▶ _Written request 1_:
Duplicate the part of the Rebel 850D/T8i thread that opens with the words containing "Huh, an AF-ON" and closes with "a 77D successor.".
▶ _Written request 2_:
In the Rebel 850D/T8i thread, what megapixel figure does koenkooi get by scaling the sensor up to full frame?

▶ _Passage_:
------------------------
# Here is the Canon EOS Rebel 850D/T8i



## Canon Rumors Guy (Jan 29, 2020)

> Beyond the excitement of the new EOS R camera bodies that appear to be coming, we’re also getting a new EOS Rebel 850D/T8i very shortly.
> *Canon EOS Rebel 850D/T8i Specifications:*
> 
> 24.1mp
> ...



Continue reading...


----------



## slclick (Jan 29, 2020)

The 300D has certainly grown up to become a fine camera. The Rebel, still alive as a dslr in 2020.


----------



## Sharlin (Jan 29, 2020)

Huh, an AF-ON button and a rear wheel. Sort of reasonable given that the 90D got the joystick. I presume that this also means that there won’t be a 77D successor.

Also, a simplified mode dial. I guess if you want to use the scene modes it’s more natural to select them on the touch screen anyway. Plus there are too many modes to fit on a physical dial these days.


----------



## Mark3794 (Jan 29, 2020)

Mhh 24.1 megapixel sensor with no crop 4k? so it's not the old 80d/m50 sensor?


----------



## Sharlin (Jan 29, 2020)

Mark3794 said:


> Mhh 24.1 megapixel sensor with no crop 4k? so it's not the old 80d/m50 sensor?


We don’t know if it’s crop or not.


----------



## koenkooi (Jan 29, 2020)

Mark3794 said:


> Mhh 24.1 megapixel sensor with no crop 4k? so it's not the old 80d/m50 sensor?



That was my first thought as well and scaling it up to FF gives 54MP, so it would also be different from the rumoured 45MP R5 sensor. I hope this makes it into the M300, having eye-AF in servo mode, but smaller than my M6II would be nice to have.


----------



## Mark3794 (Jan 29, 2020)

Sharlin said:


> We don’t know if it’s crop or not.


Nokishita reports no crop


----------



## Chaitanya (Jan 29, 2020)

Hoping for type-c Port along with uhs-ii sd slot.


----------



## Sharlin (Jan 29, 2020)

Chaitanya said:


> Hoping for type-c Port along with uhs-ii sd slot.


What would a 24MP/7fps camera need a UHS-II slot for?


----------



## Jim Corbett (Jan 29, 2020)
------------------------
(Raw listing)
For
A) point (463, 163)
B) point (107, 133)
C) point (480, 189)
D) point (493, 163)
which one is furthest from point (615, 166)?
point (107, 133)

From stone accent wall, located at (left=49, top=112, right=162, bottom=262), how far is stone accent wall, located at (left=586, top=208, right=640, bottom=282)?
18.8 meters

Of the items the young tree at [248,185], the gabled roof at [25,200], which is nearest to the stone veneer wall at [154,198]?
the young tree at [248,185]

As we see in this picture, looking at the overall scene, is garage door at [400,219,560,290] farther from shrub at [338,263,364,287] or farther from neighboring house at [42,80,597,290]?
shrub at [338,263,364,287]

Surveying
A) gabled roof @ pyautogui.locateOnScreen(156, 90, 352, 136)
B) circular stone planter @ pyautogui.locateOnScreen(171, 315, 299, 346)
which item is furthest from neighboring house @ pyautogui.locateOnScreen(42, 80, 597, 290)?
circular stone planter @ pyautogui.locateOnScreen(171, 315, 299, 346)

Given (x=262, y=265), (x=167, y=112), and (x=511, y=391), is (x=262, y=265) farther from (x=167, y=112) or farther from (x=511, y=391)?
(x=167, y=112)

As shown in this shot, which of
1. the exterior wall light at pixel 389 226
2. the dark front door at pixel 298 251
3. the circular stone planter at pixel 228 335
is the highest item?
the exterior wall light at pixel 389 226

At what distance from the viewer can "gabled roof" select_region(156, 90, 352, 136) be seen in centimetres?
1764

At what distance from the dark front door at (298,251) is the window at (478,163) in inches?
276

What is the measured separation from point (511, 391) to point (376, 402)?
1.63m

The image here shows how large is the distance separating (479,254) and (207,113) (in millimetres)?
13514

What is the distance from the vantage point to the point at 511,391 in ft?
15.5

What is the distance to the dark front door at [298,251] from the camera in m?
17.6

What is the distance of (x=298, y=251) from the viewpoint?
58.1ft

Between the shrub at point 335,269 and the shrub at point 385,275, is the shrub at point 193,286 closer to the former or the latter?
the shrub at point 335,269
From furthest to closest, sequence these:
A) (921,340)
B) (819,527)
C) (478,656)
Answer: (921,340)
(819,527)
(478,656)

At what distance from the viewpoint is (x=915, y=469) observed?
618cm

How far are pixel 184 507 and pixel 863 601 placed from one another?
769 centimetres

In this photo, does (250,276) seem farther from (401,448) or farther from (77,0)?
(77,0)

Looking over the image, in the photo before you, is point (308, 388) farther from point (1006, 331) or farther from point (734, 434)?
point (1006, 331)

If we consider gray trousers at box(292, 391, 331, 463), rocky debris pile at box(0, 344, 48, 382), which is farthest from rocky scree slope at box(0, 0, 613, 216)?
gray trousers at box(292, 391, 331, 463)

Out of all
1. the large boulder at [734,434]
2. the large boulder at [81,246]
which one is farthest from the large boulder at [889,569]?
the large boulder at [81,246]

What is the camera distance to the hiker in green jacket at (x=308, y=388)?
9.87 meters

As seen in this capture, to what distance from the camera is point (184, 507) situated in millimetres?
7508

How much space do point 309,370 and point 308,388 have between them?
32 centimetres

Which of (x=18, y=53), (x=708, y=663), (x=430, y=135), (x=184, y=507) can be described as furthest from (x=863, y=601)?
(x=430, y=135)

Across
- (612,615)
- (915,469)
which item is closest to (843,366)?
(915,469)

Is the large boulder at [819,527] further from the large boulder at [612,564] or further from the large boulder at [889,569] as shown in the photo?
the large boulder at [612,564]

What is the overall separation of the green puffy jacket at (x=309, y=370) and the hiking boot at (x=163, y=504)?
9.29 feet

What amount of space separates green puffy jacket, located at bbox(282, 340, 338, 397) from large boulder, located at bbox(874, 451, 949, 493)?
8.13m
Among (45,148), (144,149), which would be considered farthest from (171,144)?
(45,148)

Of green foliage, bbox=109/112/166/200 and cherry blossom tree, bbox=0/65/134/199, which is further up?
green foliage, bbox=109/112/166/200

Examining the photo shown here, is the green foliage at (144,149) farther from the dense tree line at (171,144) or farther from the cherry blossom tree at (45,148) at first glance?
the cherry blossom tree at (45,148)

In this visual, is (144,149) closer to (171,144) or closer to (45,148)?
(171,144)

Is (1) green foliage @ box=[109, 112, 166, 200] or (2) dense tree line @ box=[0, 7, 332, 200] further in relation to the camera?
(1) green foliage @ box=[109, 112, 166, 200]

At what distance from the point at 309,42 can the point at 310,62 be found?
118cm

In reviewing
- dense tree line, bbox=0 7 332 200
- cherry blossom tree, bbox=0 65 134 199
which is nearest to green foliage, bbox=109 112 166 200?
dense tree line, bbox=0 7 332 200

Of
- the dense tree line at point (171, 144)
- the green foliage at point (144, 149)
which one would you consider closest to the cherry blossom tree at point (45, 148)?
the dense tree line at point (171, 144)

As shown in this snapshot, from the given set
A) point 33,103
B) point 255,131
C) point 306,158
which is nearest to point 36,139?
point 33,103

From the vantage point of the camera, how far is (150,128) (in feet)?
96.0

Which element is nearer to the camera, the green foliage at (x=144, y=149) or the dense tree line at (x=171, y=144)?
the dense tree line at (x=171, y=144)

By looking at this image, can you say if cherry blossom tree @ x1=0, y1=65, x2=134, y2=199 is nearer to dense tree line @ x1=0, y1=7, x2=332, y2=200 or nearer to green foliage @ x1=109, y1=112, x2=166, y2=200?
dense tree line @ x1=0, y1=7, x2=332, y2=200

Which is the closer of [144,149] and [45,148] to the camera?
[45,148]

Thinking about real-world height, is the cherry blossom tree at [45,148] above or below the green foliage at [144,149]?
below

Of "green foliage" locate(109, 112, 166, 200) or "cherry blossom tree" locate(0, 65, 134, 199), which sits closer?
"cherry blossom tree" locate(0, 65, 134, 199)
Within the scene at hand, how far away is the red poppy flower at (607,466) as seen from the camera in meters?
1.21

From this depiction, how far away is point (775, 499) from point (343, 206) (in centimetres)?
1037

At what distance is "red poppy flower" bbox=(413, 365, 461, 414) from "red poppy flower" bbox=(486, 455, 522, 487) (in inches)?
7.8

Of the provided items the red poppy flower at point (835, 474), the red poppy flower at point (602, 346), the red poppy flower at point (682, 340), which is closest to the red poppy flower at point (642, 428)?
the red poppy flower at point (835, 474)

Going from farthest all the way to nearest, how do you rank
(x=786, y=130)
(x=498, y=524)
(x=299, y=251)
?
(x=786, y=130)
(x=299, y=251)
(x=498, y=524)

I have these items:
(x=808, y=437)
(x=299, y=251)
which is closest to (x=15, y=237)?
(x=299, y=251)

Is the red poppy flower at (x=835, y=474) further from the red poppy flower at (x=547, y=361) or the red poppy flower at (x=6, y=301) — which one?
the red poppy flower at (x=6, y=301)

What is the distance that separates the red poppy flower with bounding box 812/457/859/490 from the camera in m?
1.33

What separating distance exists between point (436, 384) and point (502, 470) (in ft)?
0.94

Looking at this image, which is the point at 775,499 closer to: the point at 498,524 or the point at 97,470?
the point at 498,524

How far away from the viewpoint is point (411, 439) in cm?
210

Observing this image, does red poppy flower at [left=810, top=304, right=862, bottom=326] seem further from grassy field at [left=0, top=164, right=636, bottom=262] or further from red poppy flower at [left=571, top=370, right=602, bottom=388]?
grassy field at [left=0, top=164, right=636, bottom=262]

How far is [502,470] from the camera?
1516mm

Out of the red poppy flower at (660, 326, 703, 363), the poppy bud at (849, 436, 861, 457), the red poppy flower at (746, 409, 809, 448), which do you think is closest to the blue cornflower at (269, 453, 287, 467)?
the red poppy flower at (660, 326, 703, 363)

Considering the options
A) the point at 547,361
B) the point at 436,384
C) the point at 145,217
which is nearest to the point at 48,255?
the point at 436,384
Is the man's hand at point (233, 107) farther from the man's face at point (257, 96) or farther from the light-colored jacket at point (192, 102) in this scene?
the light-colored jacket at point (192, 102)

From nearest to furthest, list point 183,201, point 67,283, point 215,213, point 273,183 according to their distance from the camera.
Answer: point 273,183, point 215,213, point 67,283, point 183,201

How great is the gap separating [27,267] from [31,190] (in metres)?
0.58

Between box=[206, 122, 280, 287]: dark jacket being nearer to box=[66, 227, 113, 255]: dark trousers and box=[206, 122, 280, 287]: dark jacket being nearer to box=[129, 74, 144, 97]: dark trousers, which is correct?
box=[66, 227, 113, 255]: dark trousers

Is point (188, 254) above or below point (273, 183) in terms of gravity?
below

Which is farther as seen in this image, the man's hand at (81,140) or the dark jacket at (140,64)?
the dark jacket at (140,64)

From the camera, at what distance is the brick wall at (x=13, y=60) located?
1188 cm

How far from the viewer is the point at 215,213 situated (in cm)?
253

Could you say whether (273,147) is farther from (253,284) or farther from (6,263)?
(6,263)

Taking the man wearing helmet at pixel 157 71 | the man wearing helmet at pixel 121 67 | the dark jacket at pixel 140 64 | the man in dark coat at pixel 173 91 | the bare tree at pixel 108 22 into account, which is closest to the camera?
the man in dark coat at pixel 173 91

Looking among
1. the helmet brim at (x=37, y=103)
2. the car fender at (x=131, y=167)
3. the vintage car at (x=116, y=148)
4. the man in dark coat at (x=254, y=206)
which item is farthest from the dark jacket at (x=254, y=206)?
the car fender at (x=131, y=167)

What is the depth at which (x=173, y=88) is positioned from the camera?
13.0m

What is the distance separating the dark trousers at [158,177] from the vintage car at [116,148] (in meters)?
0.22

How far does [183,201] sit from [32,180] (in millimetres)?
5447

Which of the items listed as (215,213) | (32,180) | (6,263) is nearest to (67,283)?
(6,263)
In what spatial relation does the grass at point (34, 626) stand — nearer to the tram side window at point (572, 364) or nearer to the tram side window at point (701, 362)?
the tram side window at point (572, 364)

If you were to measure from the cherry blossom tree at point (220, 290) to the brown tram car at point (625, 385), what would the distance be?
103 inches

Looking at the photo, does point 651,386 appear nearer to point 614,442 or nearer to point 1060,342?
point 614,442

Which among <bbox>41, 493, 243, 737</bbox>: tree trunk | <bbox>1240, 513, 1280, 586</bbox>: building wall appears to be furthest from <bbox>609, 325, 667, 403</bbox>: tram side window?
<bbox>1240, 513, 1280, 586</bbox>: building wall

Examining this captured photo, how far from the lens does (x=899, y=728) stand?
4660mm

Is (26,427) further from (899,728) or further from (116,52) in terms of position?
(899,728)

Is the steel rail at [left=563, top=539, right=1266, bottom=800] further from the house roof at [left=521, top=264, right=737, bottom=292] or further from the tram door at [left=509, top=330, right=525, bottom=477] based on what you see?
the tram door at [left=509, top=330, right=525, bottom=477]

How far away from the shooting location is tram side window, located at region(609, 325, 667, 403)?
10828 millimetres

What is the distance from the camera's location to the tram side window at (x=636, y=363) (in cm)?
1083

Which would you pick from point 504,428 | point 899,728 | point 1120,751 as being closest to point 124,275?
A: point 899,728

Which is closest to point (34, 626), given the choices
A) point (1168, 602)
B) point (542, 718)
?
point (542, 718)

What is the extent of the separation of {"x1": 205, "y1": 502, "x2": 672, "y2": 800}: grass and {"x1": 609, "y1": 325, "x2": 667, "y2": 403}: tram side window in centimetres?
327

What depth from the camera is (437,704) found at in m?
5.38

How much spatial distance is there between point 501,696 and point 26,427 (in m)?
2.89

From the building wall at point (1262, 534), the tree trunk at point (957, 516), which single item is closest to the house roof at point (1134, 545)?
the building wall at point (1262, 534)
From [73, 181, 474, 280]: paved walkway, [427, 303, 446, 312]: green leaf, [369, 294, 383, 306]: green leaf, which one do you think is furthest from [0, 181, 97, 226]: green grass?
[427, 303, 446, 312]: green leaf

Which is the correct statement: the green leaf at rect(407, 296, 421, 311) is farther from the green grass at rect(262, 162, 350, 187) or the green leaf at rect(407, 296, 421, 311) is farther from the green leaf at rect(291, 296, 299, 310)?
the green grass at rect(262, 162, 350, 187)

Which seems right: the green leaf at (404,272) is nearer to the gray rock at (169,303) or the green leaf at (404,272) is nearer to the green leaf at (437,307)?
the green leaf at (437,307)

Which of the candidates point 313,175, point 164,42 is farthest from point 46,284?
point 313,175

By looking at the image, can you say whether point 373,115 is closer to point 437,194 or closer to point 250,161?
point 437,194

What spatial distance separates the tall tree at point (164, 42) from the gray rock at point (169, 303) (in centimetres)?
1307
------------------------
▶ _Worked solution 1_:
Huh, an AF-ON button and a rear wheel. Sort of reasonable given that the 90D got the joystick. I presume that this also means that there won’t be a 77D successor.

▶ _Worked solution 2_:
54MP.